Liverpool Public Library Hosts 911 Call Center Informational Event Liverpool Public Library Hosts 911 Call Center Informational Event

LIVERPOOL, N.Y. (NCC News) –  Regina Morris is a recruitment team member at the Department of Emergency Communications.  Her career has encountered many cases of those needing assistance from law enforcement personnel. 911 call operators and dispatchers are the bridge between police officers and those needing help. 

She spoke at the Liverpool Public Library on Wednesday about what you should know about 911 call centers. Morris said there is a common misunderstanding about her role. 

“A lot of people believe that, when they hear 911, they believe that we are the police department,” Morris said. “We are not the police department. We are the first point of contact for our first responders.”

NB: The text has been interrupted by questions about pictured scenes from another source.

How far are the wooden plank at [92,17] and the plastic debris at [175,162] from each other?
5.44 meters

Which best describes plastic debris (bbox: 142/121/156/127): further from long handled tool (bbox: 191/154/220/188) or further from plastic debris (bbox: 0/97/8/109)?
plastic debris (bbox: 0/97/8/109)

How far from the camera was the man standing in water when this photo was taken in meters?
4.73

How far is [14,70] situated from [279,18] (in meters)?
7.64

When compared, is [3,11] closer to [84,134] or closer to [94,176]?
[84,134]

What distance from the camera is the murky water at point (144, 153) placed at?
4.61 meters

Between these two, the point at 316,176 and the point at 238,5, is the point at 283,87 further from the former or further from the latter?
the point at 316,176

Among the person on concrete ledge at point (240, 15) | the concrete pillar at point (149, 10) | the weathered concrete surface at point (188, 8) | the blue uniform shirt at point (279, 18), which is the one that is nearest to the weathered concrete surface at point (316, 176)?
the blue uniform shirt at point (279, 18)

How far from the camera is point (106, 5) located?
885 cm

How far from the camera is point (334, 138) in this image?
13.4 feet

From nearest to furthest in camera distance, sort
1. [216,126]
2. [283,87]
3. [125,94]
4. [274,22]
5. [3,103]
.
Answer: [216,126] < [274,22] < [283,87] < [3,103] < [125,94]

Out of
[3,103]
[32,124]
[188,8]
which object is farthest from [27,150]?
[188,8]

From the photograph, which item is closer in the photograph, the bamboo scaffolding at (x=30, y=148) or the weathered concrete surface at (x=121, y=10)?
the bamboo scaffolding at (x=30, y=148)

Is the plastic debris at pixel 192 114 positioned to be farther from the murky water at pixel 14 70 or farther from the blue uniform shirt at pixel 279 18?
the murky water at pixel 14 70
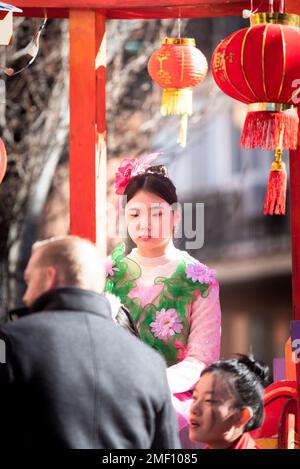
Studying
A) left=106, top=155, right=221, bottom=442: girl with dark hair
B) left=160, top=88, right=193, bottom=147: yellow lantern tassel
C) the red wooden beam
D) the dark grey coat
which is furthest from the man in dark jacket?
left=160, top=88, right=193, bottom=147: yellow lantern tassel

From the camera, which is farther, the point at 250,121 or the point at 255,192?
the point at 255,192

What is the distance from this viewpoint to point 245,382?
15.6ft

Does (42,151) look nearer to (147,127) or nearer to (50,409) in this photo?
(147,127)

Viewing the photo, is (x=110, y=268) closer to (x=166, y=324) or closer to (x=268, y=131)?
(x=166, y=324)

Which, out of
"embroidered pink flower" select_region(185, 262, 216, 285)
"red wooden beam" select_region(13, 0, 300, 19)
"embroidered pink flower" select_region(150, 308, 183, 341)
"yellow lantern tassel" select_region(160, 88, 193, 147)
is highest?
"red wooden beam" select_region(13, 0, 300, 19)

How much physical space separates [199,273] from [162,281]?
0.19 metres

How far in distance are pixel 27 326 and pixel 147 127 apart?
795 centimetres

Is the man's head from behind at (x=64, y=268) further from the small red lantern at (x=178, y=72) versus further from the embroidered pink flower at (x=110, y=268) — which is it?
the small red lantern at (x=178, y=72)

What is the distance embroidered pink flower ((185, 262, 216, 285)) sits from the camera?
235 inches

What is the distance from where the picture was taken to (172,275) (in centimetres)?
601

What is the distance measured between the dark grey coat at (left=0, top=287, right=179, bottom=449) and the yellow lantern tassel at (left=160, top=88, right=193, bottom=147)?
8.79 ft

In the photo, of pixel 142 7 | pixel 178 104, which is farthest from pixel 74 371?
pixel 178 104

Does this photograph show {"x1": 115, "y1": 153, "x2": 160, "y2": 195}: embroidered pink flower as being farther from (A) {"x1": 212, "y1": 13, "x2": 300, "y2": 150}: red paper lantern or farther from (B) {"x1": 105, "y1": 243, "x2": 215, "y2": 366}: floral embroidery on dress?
(A) {"x1": 212, "y1": 13, "x2": 300, "y2": 150}: red paper lantern
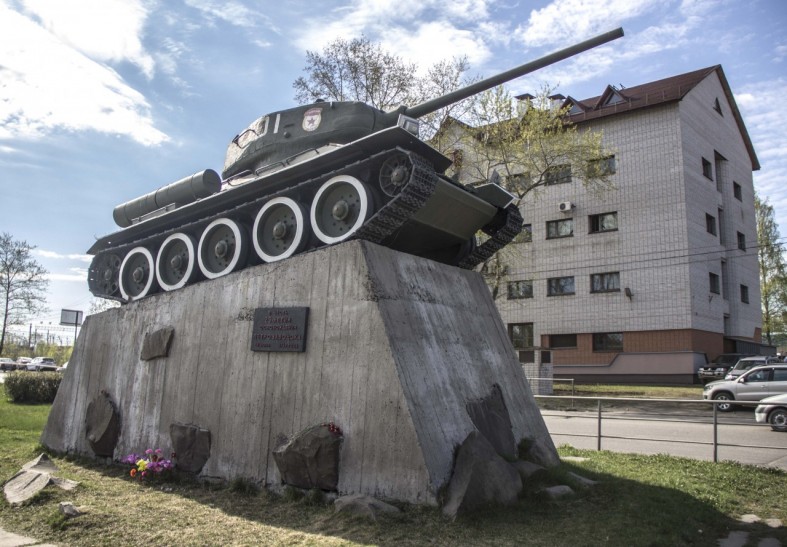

At the event, she passed on information to those in the audience about the types of calls she usually receives. Making a phone call to the police to report any crime that is taking place may involve pressure. When being the victim of a situation, making a phone call could be dangerous. 

Now, there are different ways that someone can get in contact with a 911 dispatcher. Morris said that you can text a 911 dispatcher just like you would text anyone else.

“We can text now, text another one that some people may not realize, just like you would text your friend or family, just text us,” Morris said.

Edina Osmanovic works in the community engagement department and is a librarian at the Liverpool Public Library. She goes into different communities in the surrounding area to gauge what may be beneficial for them to know. 

Osmanovic was the coordinator of the event and said that knowing the effectiveness of calling 911 is important for the community. 

“This is something that I feel like the community needs to know about how to call 911,” said Osmanovic. 

Schreene Babcock is a sixth grade teacher. As the summer season hits full swing and kids are at home from school, the likelihood of accidents happening inside or outside the home is high. 

She said that events such as this are necessary for the community both young and old to grasp, but conversations around preventing those calls to be made are important as well. 

“As sixth graders when they’re at the age where they’re starting to stay home alone, they’re watching younger siblings, possibly babysitting; Especially summer safety, that we revisit those and talk to community members who are experts in those fields,” said Babcock.